Disclaimers:  Rysher: Panzer/Davis owns many of these; I own one or two.  No one in their right mind would claim to own Those Powers mentioned in passing.  Not if they wanted to live.
Rated:  R for nastiness.  There will, soon enough, be a sequel to this.
Last:  For Sleeps With Coyote.  And because there's no leaving this one dead....




"As if you could kill time without injuring eternity."


The Old Gods Rise


Fate watched the scale tilt even farther off balance, and hummed a perturbed note that would have told Luck to find someplace else to visit for a while.  For more than ten thousand years, Fate had been watching this particular contest; never before had the balance swayed so far to either side.  Some of the oldest pieces lay scattered in the trays and shattered on the ephemeral fog beneath the scale.  A sad waste, that.

Even as Fate watched, another piece materialized in the higher tray.  Young, though, and inexperienced.  A lightweight, in far too many ways for a contest this important.  It didn't begin to swing the scales back into alignment.

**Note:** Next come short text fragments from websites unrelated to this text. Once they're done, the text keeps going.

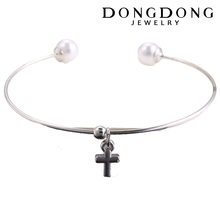 DD-B019 Factory direct made cross pendant pearls charming bracelet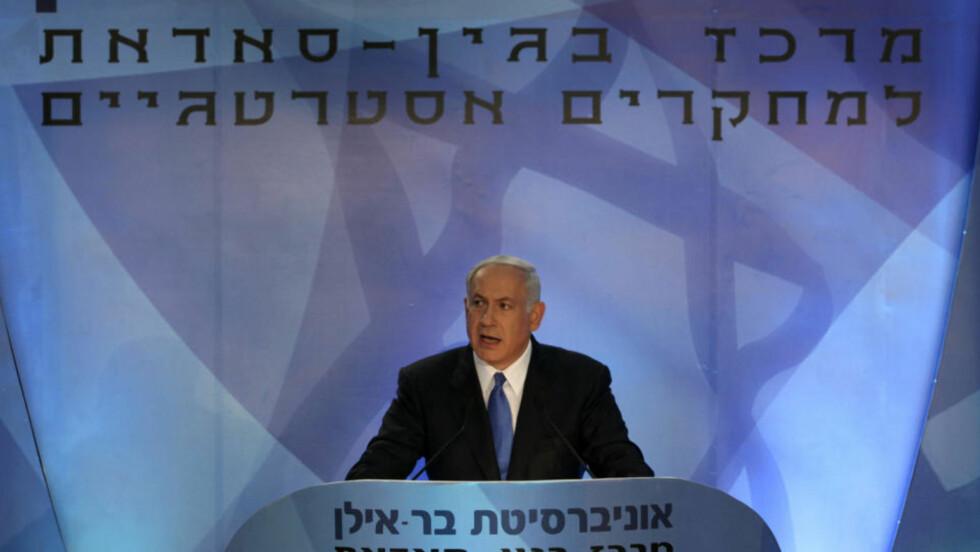 - JA TIL PALESTINA UTEN VÅPEN:  Israels statsminister Benjamin Netanyahu  på talerstolen i Begin-Sadat senteret ved Bar Llan-universitet i kveld. Foto: BAZ RATNER/EPA/SCANPIX.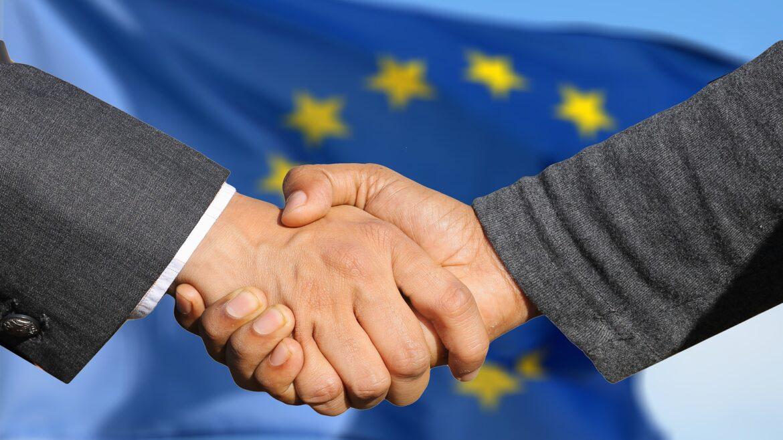 """La gobernanza y los límites de las Relaciones Internacionales: Una introducción al estudio de la Política Global"""""""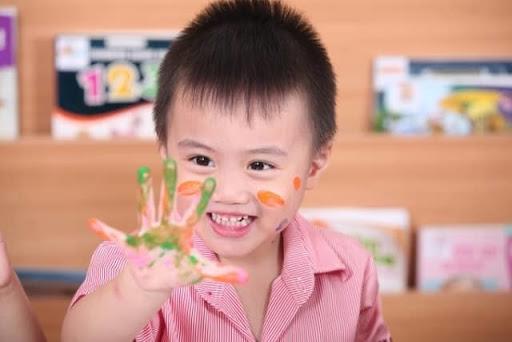 """Các bé mẫu giáo thích tự chạm, nếm, ngửi, nghe và thử mọi thứ. Con cũng hào hứng học hỏi. Con học bằng cách trải nghiệm và làm mọi thứ, học qua chơi. Các con thường bận rộn phát triển kỹ năng, sử dụng ngôn ngữ và """"đánh vật"""" để tự kiểm soát bản thân."""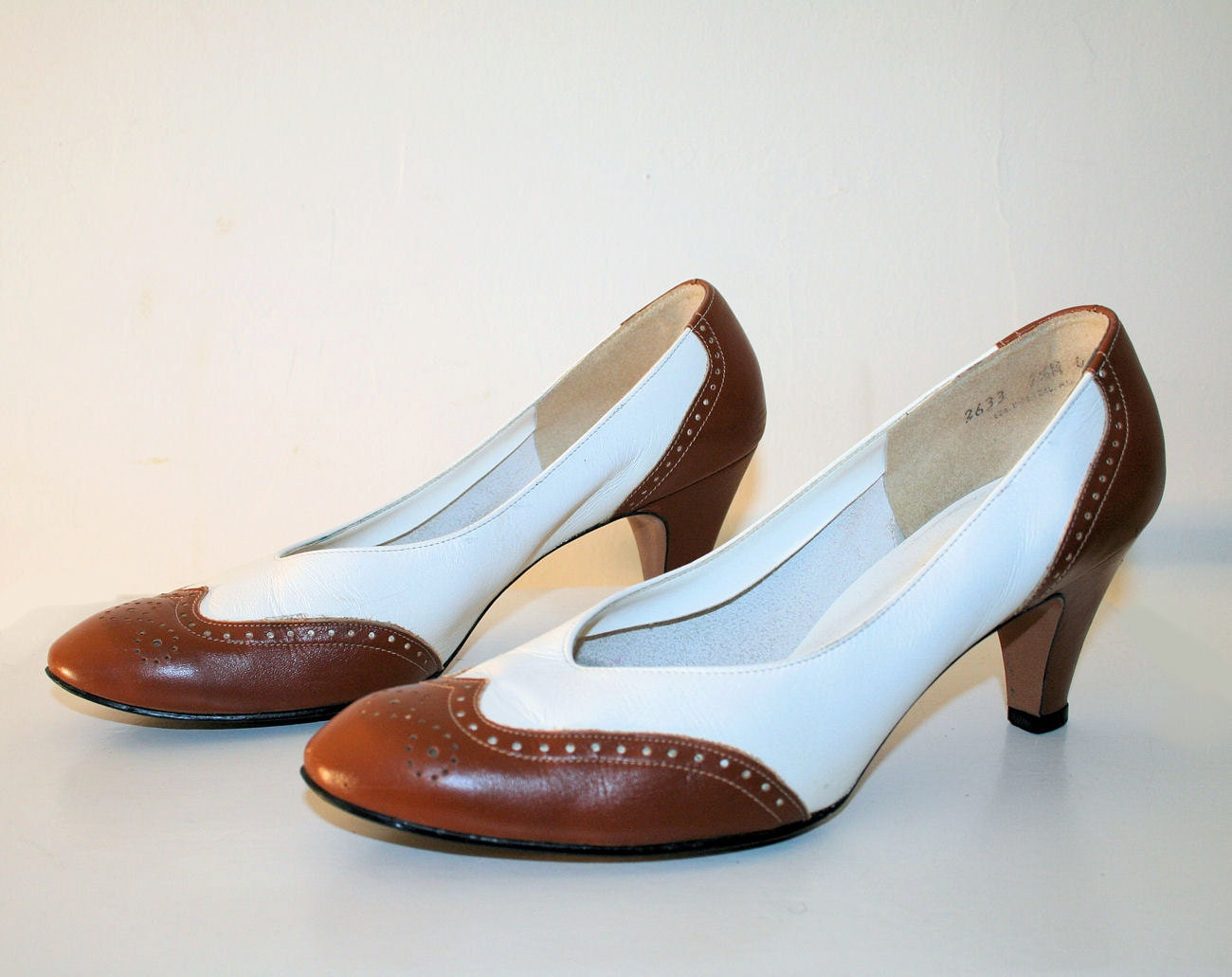 80 s brown and white leather spectator pumps by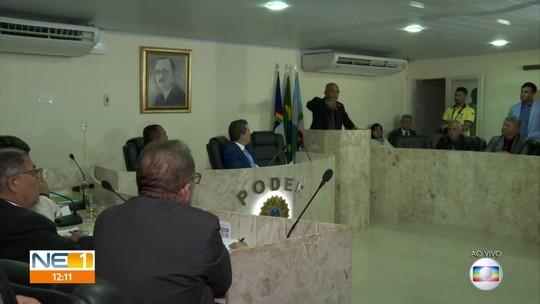 Vereadores votam impeachment do prefeito de Camaragibe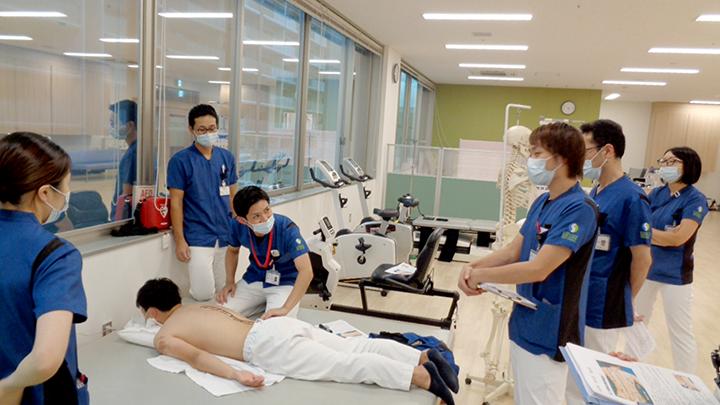 令和2年9月 高山PTより体表解剖(体幹)をテーマに、実技を含めた勉強会を行いました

"No."  The single syllable echoed, rolling back from non-existent walls, and Fate smiled.  Capricious as ever, It reached down for one of the pieces which, while fallen, was not so easily broken as some of the others had been.  An old, old favorite:  scarred, battered, skilled... and easily restored, with a simple nudge here and there around the edges of the ultimate Game.

Fate weighed the piece thoughtfully in its hand, pressed it into the scale and watched.  No, the scales wouldn't tip far enough, even with his return.  Fate considered one of the pieces that hovered close to the edge of the lower balance.  In the service of the light, yes, but... a bit grey.  More suited to balance than many, and in no great hurry to end the contest, either.  So.  Perhaps the old one could move him, too, were this done properly....  Fate chuckled then, and pressed through the universe's reluctance to set the piece back in the upper scale.

Yes, this might do very well to even out the Game again.  After all, everyone owed favors to Fate.  Even the other gods.

~*~*~*~

Chance's Favor

They never knew what hit them, sad to say.  Skilled warriors, with more than six millennia of battles and deceptions and machinations between them -- which did none of them any good against a single slender, unassuming young man asking for directions at twilight.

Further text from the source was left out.